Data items
§ §
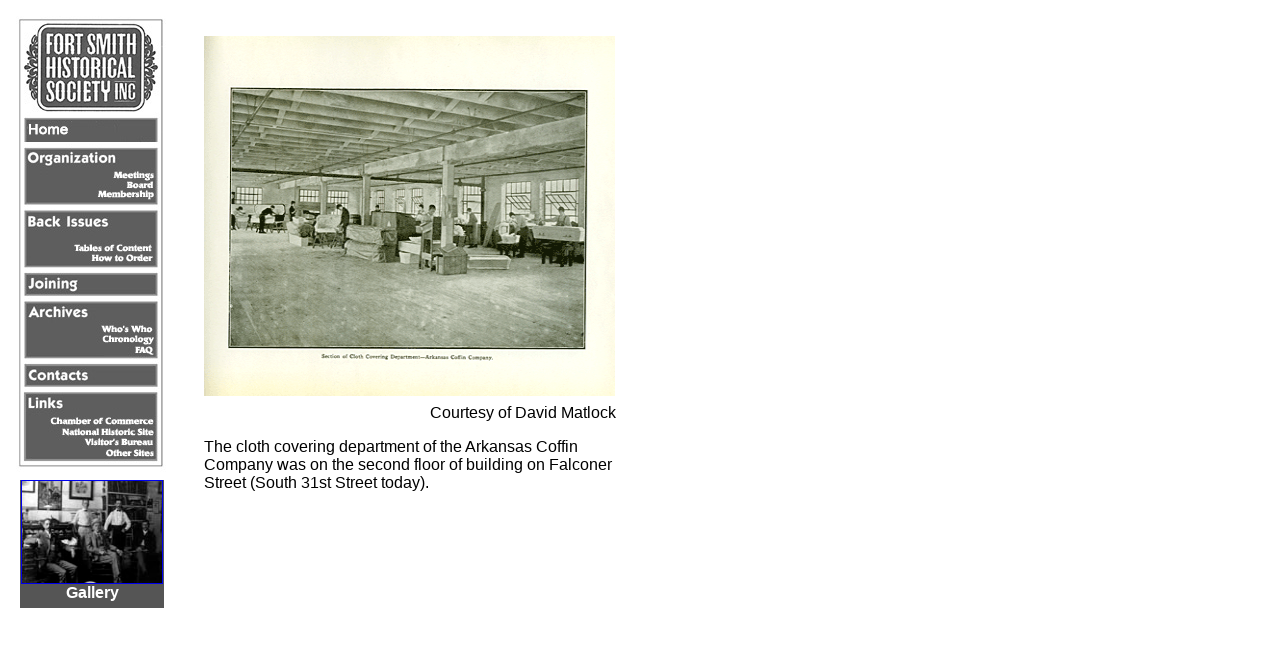

--- FILE ---
content_type: text/html
request_url: http://fortsmithhistory.org/HistoryImages/sewing.html
body_size: 1714
content:
<!DOCTYPE html PUBLIC "-//W3C//DTD HTML 4.01 Transitional//EN">

<html>

	<head>
		<meta http-equiv="content-type" content="text/html;charset=ISO-8859-1">
		<meta name="generator" content="Adobe GoLive 6">
		<title>Cloth Covering Dept. of the Arkansas Coffin Company</title>
	</head>

	<body bgcolor="#ffffff">
		<table width="623" border="0" cellspacing="0" cellpadding="0" cool gridx="4" gridy="4" height="618" showgridx showgridy usegridx usegridy>
			<tr height="8">
				<td width="8" height="617" rowspan="6"></td>
				<td width="188" height="8" colspan="3"></td>
				<td width="412" height="28" rowspan="2"></td>
				<td width="14" height="617" rowspan="6"></td>
				<td width="1" height="8"><spacer type="block" width="1" height="8"></td>
			</tr>
			<tr height="20">
				<td width="188" height="464" colspan="3" rowspan="3" valign="top" align="left" xpos="8"><img src="menubar2.jpg" alt="" height="456" width="150" usemap="#menubar2bb98add0" border="0"></td>
				<td width="1" height="20"><spacer type="block" width="1" height="20"></td>
			</tr>
			<tr height="368">
				<td width="412" height="368" valign="top" align="left" xpos="196"><img src="coffin-pg5-web.gif" alt="" height="360" width="411" border="0"></td>
				<td width="1" height="368"><spacer type="block" width="1" height="368"></td>
			</tr>
			<tr height="76">
				<td content csheight="100" width="412" height="204" rowspan="2" valign="top" xpos="196">
					<div align="right">
						<font size="3" face="Arial,Helvetica,Geneva,Swiss,SunSans-Regular">Courtesy of David Matlock</font></div>
					<p><font size="3" face="Arial,Helvetica,Geneva,Swiss,SunSans-Regular">The cloth covering department of the Arkansas Coffin Company was on the second floor of building on Falconer Street (South 31st Street today).</font></p>
				</td>
				<td width="1" height="76"><spacer type="block" width="1" height="76"></td>
			</tr>
			<tr height="128">
				<td width="4" height="145" rowspan="2"></td>
				<td bgcolor="#555555" content csheight="128" width="144" height="128" valign="top" xpos="12">
					<div align="center">
						<a title="Gallery" href="gallery.html"><img src="Old_photo_thumb.jpg" alt="" height="102" width="140" border="1"></a><br>
						<font size="3" color="white" face="Arial,Helvetica,Geneva,Swiss,SunSans-Regular"><b>Gallery</b></font></div>
				</td>
				<td width="40" height="145" rowspan="2"></td>
				<td width="1" height="128"><spacer type="block" width="1" height="128"></td>
			</tr>
			<tr height="17">
				<td width="144" height="17"></td>
				<td width="412" height="17"></td>
				<td width="1" height="17"><spacer type="block" width="1" height="17"></td>
			</tr>
			<tr height="1" cntrlrow>
				<td width="8" height="1"><spacer type="block" width="8" height="1"></td>
				<td width="4" height="1"><spacer type="block" width="4" height="1"></td>
				<td width="144" height="1"><spacer type="block" width="144" height="1"></td>
				<td width="40" height="1"><spacer type="block" width="40" height="1"></td>
				<td width="412" height="1"><spacer type="block" width="412" height="1"></td>
				<td width="14" height="1"><spacer type="block" width="14" height="1"></td>
				<td width="1" height="1"></td>
			</tr>
		</table>
		<map name="menubar2bb98add0"><area shape="rect" coords="57,228,138,235" href="../backissues/backmain.html" alt=""><area shape="rect" coords="7,7,141,96" href="../../index.html" alt=""><area shape="rect" coords="68,423,138,428" href="http://www.fortsmith.org/" alt=""><area shape="rect" coords="45,413,139,420" href="http://www.nps.gov/fosm/" alt=""><area shape="rect" coords="34,399,139,410" href="http://www.fschamber.com/" alt=""><area shape="rect" coords="89,431,139,444" href="../links/linkmain.html" alt=""><area shape="rect" coords="11,381,49,395" href="../links/linkmain.html" alt=""><area shape="rect" coords="12,352,76,367" href="../contacts/conmain.html" alt=""><area shape="rect" coords="117,331,139,339" href="../archive/faq.html" alt=""><area shape="rect" coords="87,320,138,328" href="../archive/chronology.html" alt=""><area shape="rect" coords="85,307,141,317" href="../archive/whoswho.html" alt=""><area shape="rect" coords="12,290,74,304" href="../archive/arcmain.html" alt=""><area shape="rect" coords="12,261,65,276" href="../joining/joinmain.html" alt=""><area shape="rect" coords="74,237,139,248" href="../backissues/how2order.html" alt=""><area shape="rect" coords="75,237,78,240" href="../images/(EmptyReference!)" alt=""><area shape="rect" coords="12,198,94,214" href="../backissues/backmain.html" alt=""><area shape="rect" coords="81,176,140,186" href="../joining/membership.html" alt=""><area shape="rect" coords="109,166,140,174" href="../organization/board.html" alt=""><area shape="rect" coords="96,156,139,163" href="../organization/meetings.html" alt=""><area shape="rect" coords="12,135,102,153" href="../organization/orgmain.html" alt=""><area shape="rect" coords="12,106,58,122" href="../../index.html" alt=""></map>
		<p></p>
	</body>

</html>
§ §
Assignment:
Copy the data precisely. Skip every picture.

Response to this exercise:
--- FILE ---
content_type: text/html
request_url: http://fortsmithhistory.org/HistoryImages/sewing.html
body_size: 1714
content:
<!DOCTYPE html PUBLIC "-//W3C//DTD HTML 4.01 Transitional//EN">

<html>

	<head>
		<meta http-equiv="content-type" content="text/html;charset=ISO-8859-1">
		<meta name="generator" content="Adobe GoLive 6">
		<title>Cloth Covering Dept. of the Arkansas Coffin Company</title>
	</head>

	<body bgcolor="#ffffff">
		<table width="623" border="0" cellspacing="0" cellpadding="0" cool gridx="4" gridy="4" height="618" showgridx showgridy usegridx usegridy>
			<tr height="8">
				<td width="8" height="617" rowspan="6"></td>
				<td width="188" height="8" colspan="3"></td>
				<td width="412" height="28" rowspan="2"></td>
				<td width="14" height="617" rowspan="6"></td>
				<td width="1" height="8"><spacer type="block" width="1" height="8"></td>
			</tr>
			<tr height="20">
				<td width="188" height="464" colspan="3" rowspan="3" valign="top" align="left" xpos="8"><img src="menubar2.jpg" alt="" height="456" width="150" usemap="#menubar2bb98add0" border="0"></td>
				<td width="1" height="20"><spacer type="block" width="1" height="20"></td>
			</tr>
			<tr height="368">
				<td width="412" height="368" valign="top" align="left" xpos="196"><img src="coffin-pg5-web.gif" alt="" height="360" width="411" border="0"></td>
				<td width="1" height="368"><spacer type="block" width="1" height="368"></td>
			</tr>
			<tr height="76">
				<td content csheight="100" width="412" height="204" rowspan="2" valign="top" xpos="196">
					<div align="right">
						<font size="3" face="Arial,Helvetica,Geneva,Swiss,SunSans-Regular">Courtesy of David Matlock</font></div>
					<p><font size="3" face="Arial,Helvetica,Geneva,Swiss,SunSans-Regular">The cloth covering department of the Arkansas Coffin Company was on the second floor of building on Falconer Street (South 31st Street today).</font></p>
				</td>
				<td width="1" height="76"><spacer type="block" width="1" height="76"></td>
			</tr>
			<tr height="128">
				<td width="4" height="145" rowspan="2"></td>
				<td bgcolor="#555555" content csheight="128" width="144" height="128" valign="top" xpos="12">
					<div align="center">
						<a title="Gallery" href="gallery.html"><img src="Old_photo_thumb.jpg" alt="" height="102" width="140" border="1"></a><br>
						<font size="3" color="white" face="Arial,Helvetica,Geneva,Swiss,SunSans-Regular"><b>Gallery</b></font></div>
				</td>
				<td width="40" height="145" rowspan="2"></td>
				<td width="1" height="128"><spacer type="block" width="1" height="128"></td>
			</tr>
			<tr height="17">
				<td width="144" height="17"></td>
				<td width="412" height="17"></td>
				<td width="1" height="17"><spacer type="block" width="1" height="17"></td>
			</tr>
			<tr height="1" cntrlrow>
				<td width="8" height="1"><spacer type="block" width="8" height="1"></td>
				<td width="4" height="1"><spacer type="block" width="4" height="1"></td>
				<td width="144" height="1"><spacer type="block" width="144" height="1"></td>
				<td width="40" height="1"><spacer type="block" width="40" height="1"></td>
				<td width="412" height="1"><spacer type="block" width="412" height="1"></td>
				<td width="14" height="1"><spacer type="block" width="14" height="1"></td>
				<td width="1" height="1"></td>
			</tr>
		</table>
		<map name="menubar2bb98add0"><area shape="rect" coords="57,228,138,235" href="../backissues/backmain.html" alt=""><area shape="rect" coords="7,7,141,96" href="../../index.html" alt=""><area shape="rect" coords="68,423,138,428" href="http://www.fortsmith.org/" alt=""><area shape="rect" coords="45,413,139,420" href="http://www.nps.gov/fosm/" alt=""><area shape="rect" coords="34,399,139,410" href="http://www.fschamber.com/" alt=""><area shape="rect" coords="89,431,139,444" href="../links/linkmain.html" alt=""><area shape="rect" coords="11,381,49,395" href="../links/linkmain.html" alt=""><area shape="rect" coords="12,352,76,367" href="../contacts/conmain.html" alt=""><area shape="rect" coords="117,331,139,339" href="../archive/faq.html" alt=""><area shape="rect" coords="87,320,138,328" href="../archive/chronology.html" alt=""><area shape="rect" coords="85,307,141,317" href="../archive/whoswho.html" alt=""><area shape="rect" coords="12,290,74,304" href="../archive/arcmain.html" alt=""><area shape="rect" coords="12,261,65,276" href="../joining/joinmain.html" alt=""><area shape="rect" coords="74,237,139,248" href="../backissues/how2order.html" alt=""><area shape="rect" coords="75,237,78,240" href="../images/(EmptyReference!)" alt=""><area shape="rect" coords="12,198,94,214" href="../backissues/backmain.html" alt=""><area shape="rect" coords="81,176,140,186" href="../joining/membership.html" alt=""><area shape="rect" coords="109,166,140,174" href="../organization/board.html" alt=""><area shape="rect" coords="96,156,139,163" href="../organization/meetings.html" alt=""><area shape="rect" coords="12,135,102,153" href="../organization/orgmain.html" alt=""><area shape="rect" coords="12,106,58,122" href="../../index.html" alt=""></map>
		<p></p>
	</body>

</html>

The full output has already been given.